Salah satu rangkaian hari raya penting adalah Hari Raya Galungan dan Kuningan, yang dirayakan setiap 210 hari sekali berdasarkan kalender Saka Bali. Perayaan ini menjadi momen sakral untuk memperkuat dharma (kebenaran) dan memperingati kemenangan dharma melawan adharma (kejahatan).
“Kata Kuningan dipercaya berasal dari kata kuning, yang melambangkan kemuliaan dan kesejahteraan. Pada hari Kuningan, umat Hindu memohon keselamatan, kemakmuran, dan perlindungan kepada Ida Sang Hyang Widhi Wasa beserta para Dewata,” ungkap Damri.

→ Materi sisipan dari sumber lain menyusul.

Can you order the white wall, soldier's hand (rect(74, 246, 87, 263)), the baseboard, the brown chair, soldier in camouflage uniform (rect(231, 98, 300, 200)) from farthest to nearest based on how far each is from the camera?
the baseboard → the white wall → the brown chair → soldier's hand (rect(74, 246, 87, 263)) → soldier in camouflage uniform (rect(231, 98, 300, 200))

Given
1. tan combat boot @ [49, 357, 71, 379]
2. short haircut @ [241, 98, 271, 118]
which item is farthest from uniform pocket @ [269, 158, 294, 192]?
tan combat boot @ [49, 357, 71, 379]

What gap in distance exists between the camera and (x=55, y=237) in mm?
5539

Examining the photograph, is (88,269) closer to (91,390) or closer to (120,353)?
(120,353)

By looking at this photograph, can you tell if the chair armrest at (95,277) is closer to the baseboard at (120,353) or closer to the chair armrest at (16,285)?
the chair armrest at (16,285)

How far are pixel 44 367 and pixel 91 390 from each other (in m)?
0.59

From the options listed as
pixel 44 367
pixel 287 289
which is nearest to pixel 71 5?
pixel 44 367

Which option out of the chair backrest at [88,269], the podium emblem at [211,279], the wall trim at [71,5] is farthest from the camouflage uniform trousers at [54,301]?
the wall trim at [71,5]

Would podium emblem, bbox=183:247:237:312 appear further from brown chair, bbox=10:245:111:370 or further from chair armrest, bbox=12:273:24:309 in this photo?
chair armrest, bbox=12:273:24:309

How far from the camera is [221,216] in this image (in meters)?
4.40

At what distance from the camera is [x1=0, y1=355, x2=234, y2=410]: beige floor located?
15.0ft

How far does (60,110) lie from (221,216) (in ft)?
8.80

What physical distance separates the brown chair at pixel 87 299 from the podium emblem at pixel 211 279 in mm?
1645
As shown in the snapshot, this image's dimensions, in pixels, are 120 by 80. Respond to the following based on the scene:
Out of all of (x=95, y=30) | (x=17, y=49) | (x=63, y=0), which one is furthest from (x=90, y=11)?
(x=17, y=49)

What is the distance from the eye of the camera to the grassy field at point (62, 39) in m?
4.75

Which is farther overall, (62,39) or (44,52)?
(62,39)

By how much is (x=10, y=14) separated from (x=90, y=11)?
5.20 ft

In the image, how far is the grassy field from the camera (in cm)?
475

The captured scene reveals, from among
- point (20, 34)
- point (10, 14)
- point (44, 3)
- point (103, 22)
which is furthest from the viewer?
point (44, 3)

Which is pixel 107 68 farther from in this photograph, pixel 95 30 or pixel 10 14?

Sementara warga menyusun sesaji, menyalakan dupa, dan menggumamkan doa, mesin-mesin tambang masih meraung seperti makhluk lapar yang tidak tahu kapan harus berhenti. Mereka menggerogoti bukit yang selama ini dianggap sebagai penjaga kampung. Pengusaha dan penguasa tampak seirama: satu mengejar laba, satu menandatangani izin. Dua kekuatan yang, kalau dibiarkan, bisa dengan mudah memutar arah sejarah. “Kami merawat bumi seperti merawat ibu sendiri,” tutur seorang tetua adat.
“Karena Bumi sudah menyediakan segalanya mulai dari padi, jagung dan sumber makanan lainnya, Air dan oksigen yang melimpah ruah, semuamya tersedia bagi kita semua”, tambahnya.
Bayang-bayang bencana menggantung di kepala mereka. Bukan sekadar kekhawatiran abstrak, melainkan kenyataan yang sudah terjadi bahkan belum lama. Mereka mengingat banjir bandang di Sumatra Utara: air coklat yang datang tanpa ampun, menghantam rumah, memukul jembatan, menyeret manusia seperti ranting.
Semua bermula dari bukit yang digunduli. Sungai kehilangan kapasitas. Tanah menjadi rapuh. Dan alam membalas, bukan karena marah, tetapi karena hukum fisika dan moral berjalan beriringan: karma bekerja tanpa kompromi.
“Kami tidak ingin Kuningan berikutnya dirayakan dalam genangan,” ujar seorang pemuda adat, memandang ke jurang tambang yang kian menganga. “Kalau dharma kami dijalankan, maka jangan salahkan kami kalau karma mereka juga dipanggil oleh perbuatan mereka sendiri.” sambungnya.
Ketika masyarakat adat menyalakan lilin-lilin suci, mereka tahu cahaya itu bukan hanya simbol pengharapan; itu adalah peringatan. Dharma menuntut mereka menjaga bumi. Dan bila bumi dirusak, karma tidak akan menunggu upacara berikutnya. [dro]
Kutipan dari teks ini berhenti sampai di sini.